投資基準は社会に衝撃を与えられること。これまでに30社から40社の新興企業に対し、約100億円を投資した。資金は全て泰蔵氏が提供しており、回収までの期間を通常のVCより長めの10ー15年に設定する。起業家のアイデアを形にするため、共同創業したり泰蔵氏自身が会社を作ったりする場合もある。
社会的な影響を考慮しない投資に「ちょっと飽きた」と泰蔵氏は述べた。東京大学在学中からヤフーの立ち上げに参画し、創業したガンホー・オンライン・エンターテイメントは大人気ゲームを生み出した。刺激的で面白かったが、まだまだ社会には問題があふれている。もっと直接的に問題を解決する方法に「だんだん興味が湧いてきた」という。
転機
きっかけは11年3月に発生した東日本大震災だった。日々、伝えられる惨状にショックを受けた。個人的に支援物資を送ったが、「役に立ってないな」という気持ちがあったという。非常事態にこそ役立つテクノロジーを作るべきだ、という思いは強まっていった。

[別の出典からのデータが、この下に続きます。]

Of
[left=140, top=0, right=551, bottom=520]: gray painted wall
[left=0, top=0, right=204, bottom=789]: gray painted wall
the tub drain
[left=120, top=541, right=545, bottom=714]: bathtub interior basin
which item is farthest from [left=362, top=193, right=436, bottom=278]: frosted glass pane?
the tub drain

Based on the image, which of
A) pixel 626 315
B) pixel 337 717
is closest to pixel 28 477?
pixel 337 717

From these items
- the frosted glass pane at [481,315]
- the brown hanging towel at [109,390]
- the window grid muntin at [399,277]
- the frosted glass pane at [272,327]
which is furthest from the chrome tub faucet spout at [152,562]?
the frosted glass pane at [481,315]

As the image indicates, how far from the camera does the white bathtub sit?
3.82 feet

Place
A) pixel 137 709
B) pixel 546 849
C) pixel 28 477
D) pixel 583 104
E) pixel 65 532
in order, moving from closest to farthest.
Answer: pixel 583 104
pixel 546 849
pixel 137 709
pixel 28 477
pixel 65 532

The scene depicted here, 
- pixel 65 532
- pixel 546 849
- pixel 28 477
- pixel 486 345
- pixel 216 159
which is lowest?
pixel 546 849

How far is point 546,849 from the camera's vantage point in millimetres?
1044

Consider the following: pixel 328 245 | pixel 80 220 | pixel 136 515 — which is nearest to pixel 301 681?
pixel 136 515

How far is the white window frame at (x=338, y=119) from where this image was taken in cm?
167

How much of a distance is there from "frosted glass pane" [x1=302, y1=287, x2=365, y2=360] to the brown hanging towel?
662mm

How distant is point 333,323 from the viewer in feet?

インターネットの進化も、泰蔵氏の思いを後押しした。パソコンやスマートフォンの画面にとどまっていたインターネットがさまざまなものにつながり、新しい方法で使われるIoTの時代になった。泰蔵氏は「インターネットがいよいよ画面の外に飛び出してきた」と言い、災害時でも「できることはいっぱいある」と話す。
投資先である米ジップラインは自動飛行型のドローンを使い、アフリカのルワンダで遠隔地に輸血用の血液を運ぶ活動に取り組む。またサイマックス(東京都千代田区)はトイレに取り付けた尿の分析装置で、健康状態を分析することが可能だ。ほたる(東京都文京区)は災害時などに使える水循環システムを手がける。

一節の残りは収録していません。